■ PASSAGE PROVIDED:
※
What is the I2C Protocol?
Engineers developing embedded systems have several options when it comes to selecting a communication protocol for their hardware device. One such option, the I2C communication protocol, offers unique advantages that make it an attractive choice for engineers.
The inter-integrated circuit or I2C communication protocol is a two-wire, clock synchronized protocol with a two-way data line and a one-way clock line. I2C protocol is fairly simple in the sense that it relies on just two lines of communication, but its complexity arises from the fact that all devices on the bus must communicate with each other using only these two lines. An I2C bus may have several master and slave devices connected on the same lines, and bus arbitration must be used to handle bus contentions and ensure that the correct data is driven on the bus.
I2C is asynchronous communication protocol, meaning that, like the SPI protocol, the output of bits is synchronized to the sampling of bits by a clock signal that is shared between the master and slave devices on the bus. In an I2C device, the master device always retains control of the clock signal.
I2C Protocol Testing Checklist for Embedded Systems
To successfully achieve communication on an I2C bus, a number of initial conditions have to be satisfied. The wiring on the device must be done correctly, the bus speed must be set to a speed that is usable by the master and slave devices, and the proper pull-up resistors must be present within the system. The master device must send the proper commands and the slave device should respond appropriately with an acknowledge (ACK) bit when the commands are received.
A useful starting point for debugging your I2C system is performing verification that each of the above requirements is being fulfilled. Here are the most important best practices to follow when debugging your I2C system.
Develop the Master First
Most guidance documents for I2C circuit design recommend that the user first develops the master device and tests it completely with a test slave before continuing development. Testing cannot be fully completed until the master and slave have been integrated, but delaying testing until this late stage can result in complicated errors that are difficult to resolve.
Instead, embedded engineers should test the master with a test slave that provides the necessary interfaces along with some additional test hooks. The implementing a test slave can be done with a microcontroller that could be used for slave development, or by using an independent host adapter capable of emulating an I2C slave.
Developing the Slave
Master and slave devices should be tested independently to ensure their stand-alone functionality before integration. Certain issues related to timing and signaling may only crop up once the final integration of the circuit has taken place, but the majority of functional testing can occur using an interface-driven test environment for separate validation of the master and slave devices.
Designing slave devices represents the majority of the effort throughout the design process, and the functioning of the slave should be the focus of the majority of testing efforts. Testing the slave device using an I2C master device, rather than the real master device that will be present in the system, is preferable. A purpose-built I2C master, such as the Total Phase Aardvark I2C/SPI Host Adapter or Promira Serial Platform makes it easy to send test transmissions to the slave device and verify that it is working properly prior to its final integration with the circuit.
※
■ RECORD SET:
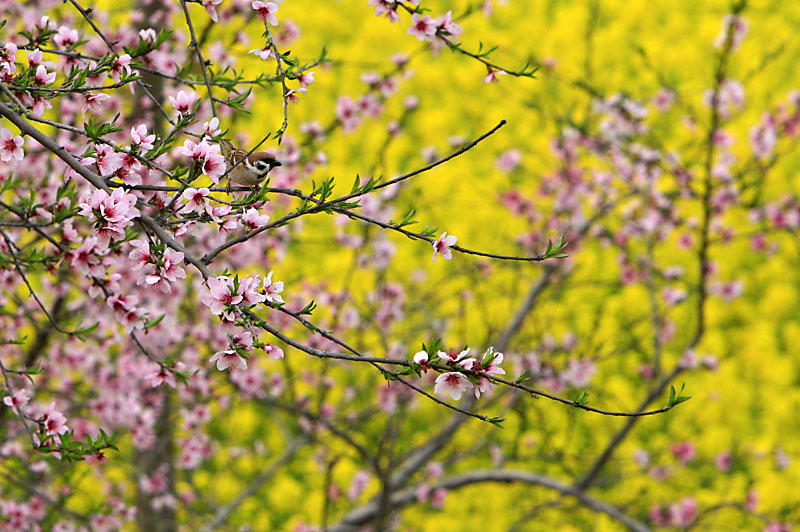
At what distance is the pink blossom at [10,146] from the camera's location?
180 centimetres

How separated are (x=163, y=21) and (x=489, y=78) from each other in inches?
98.4

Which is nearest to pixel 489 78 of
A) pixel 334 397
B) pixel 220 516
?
pixel 220 516

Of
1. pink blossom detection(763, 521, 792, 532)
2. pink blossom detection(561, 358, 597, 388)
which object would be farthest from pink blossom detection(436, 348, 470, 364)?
pink blossom detection(763, 521, 792, 532)

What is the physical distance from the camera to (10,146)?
6.02 feet

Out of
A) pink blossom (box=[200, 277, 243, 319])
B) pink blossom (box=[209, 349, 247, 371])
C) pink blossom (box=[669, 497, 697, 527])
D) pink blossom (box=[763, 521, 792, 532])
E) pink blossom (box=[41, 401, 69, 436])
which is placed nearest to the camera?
pink blossom (box=[200, 277, 243, 319])

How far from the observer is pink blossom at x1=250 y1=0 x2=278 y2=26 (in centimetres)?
197

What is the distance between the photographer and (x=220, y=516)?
4.37 m

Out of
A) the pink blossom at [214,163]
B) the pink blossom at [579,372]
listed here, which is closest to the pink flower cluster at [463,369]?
the pink blossom at [214,163]

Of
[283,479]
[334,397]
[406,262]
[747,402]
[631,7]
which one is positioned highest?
[631,7]

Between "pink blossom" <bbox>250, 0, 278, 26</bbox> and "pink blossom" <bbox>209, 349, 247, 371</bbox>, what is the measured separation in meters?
0.88

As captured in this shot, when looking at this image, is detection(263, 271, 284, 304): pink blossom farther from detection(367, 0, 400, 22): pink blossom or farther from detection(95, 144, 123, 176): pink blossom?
detection(367, 0, 400, 22): pink blossom

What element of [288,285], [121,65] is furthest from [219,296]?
[288,285]

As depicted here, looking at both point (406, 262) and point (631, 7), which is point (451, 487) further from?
point (631, 7)

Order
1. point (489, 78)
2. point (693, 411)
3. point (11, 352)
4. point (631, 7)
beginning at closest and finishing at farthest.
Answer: point (489, 78) → point (11, 352) → point (693, 411) → point (631, 7)
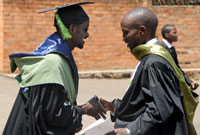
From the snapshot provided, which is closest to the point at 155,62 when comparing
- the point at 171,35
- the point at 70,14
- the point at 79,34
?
the point at 79,34

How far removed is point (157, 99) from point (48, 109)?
743 mm

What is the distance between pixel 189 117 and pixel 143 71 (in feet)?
1.50

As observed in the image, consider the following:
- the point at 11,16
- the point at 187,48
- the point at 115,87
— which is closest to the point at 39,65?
the point at 115,87

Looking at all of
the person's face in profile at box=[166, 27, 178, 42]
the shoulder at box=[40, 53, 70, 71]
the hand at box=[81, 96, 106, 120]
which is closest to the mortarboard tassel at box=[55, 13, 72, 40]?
the shoulder at box=[40, 53, 70, 71]

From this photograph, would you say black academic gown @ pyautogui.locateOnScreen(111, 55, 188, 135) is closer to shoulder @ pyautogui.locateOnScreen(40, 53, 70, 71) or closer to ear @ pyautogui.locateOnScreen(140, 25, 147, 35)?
ear @ pyautogui.locateOnScreen(140, 25, 147, 35)

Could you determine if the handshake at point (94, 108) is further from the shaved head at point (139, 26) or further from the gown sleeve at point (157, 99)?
the shaved head at point (139, 26)

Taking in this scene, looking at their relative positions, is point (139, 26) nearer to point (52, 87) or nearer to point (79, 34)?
point (79, 34)

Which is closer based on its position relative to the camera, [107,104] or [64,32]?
[64,32]

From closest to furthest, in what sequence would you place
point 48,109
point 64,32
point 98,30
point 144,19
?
point 48,109, point 144,19, point 64,32, point 98,30

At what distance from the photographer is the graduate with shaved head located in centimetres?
313

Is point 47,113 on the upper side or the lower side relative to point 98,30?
upper

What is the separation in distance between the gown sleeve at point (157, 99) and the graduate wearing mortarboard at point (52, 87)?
0.47 metres

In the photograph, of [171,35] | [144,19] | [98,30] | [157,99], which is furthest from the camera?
[98,30]

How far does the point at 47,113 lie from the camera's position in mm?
3240
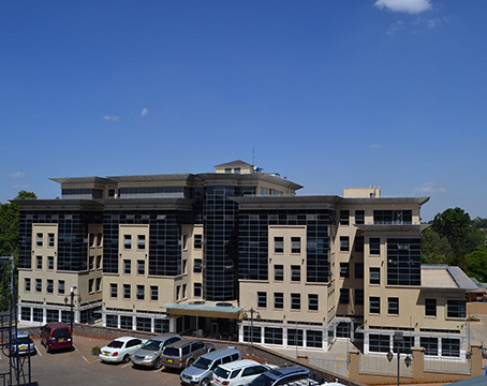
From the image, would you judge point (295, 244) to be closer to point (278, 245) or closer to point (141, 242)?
point (278, 245)

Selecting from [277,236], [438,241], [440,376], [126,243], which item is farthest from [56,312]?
[438,241]

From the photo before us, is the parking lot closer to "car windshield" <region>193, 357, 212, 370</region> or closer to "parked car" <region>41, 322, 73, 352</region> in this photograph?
"parked car" <region>41, 322, 73, 352</region>

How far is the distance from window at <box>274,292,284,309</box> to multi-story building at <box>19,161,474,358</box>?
23cm

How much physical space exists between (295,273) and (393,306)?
30.6ft

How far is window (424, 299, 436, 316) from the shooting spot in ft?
132

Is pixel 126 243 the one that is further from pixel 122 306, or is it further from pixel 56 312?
pixel 56 312

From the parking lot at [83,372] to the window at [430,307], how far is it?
23.3m

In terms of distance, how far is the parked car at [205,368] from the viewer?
2647 centimetres

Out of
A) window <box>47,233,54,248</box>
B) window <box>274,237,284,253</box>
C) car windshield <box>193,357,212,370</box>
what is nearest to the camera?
car windshield <box>193,357,212,370</box>

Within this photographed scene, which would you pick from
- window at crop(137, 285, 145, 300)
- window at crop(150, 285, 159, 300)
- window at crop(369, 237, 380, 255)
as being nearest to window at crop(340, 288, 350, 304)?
window at crop(369, 237, 380, 255)

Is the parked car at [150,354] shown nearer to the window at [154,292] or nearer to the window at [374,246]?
the window at [154,292]

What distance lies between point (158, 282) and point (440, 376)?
1132 inches

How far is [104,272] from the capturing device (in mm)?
51875

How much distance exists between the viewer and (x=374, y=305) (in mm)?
41844
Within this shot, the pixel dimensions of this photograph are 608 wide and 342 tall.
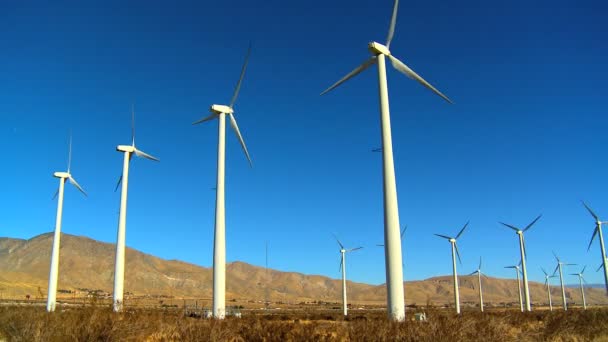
※
■ REQUIRED ACTIONS:
**A)** Answer these questions about the I2C protocol article:
(i) How many lines of communication does I2C rely on?
(ii) Which device always retains control of the clock signal?
(iii) What does the slave device respond with when it receives the master's commands?
**B)** Can you continue the I2C protocol article from where it stops?
The records have no connection to the I2C protocol article.

■ FINAL ANSWERS:
**A)**
(i) Two: a two-way data line and a one-way clock line.
(ii) The master device.
(iii) An acknowledge (ACK) bit.

**B)**
Test and Validate Key I2C Features
You debugging efforts should ensure that the I2C circuit satisfies all of the requirements necessary for its normal functioning. You can start the testing process by verifying each of the following features on the I2C bus:
- START and STOP condition generation. A start condition is generated when the serial data (SDA) line switches from high voltage to low voltage before the serial clock (SCL) line switches from high to low. A stop condition is generated when the SDA line switches from low voltage to high voltage after the SCL line switches from low to high.
- ACK and NACK condition generation. Each frame in a message must be followed by an acknowledge (ACK) or no-acknowledge (NACK) bit that verifies whether the communication was successfully received. Your troubleshooting should include verification that ACK and NACK bits are transmitted when they are required.
- The response of the device under test in different states: idle, read, write, address_match, ACK.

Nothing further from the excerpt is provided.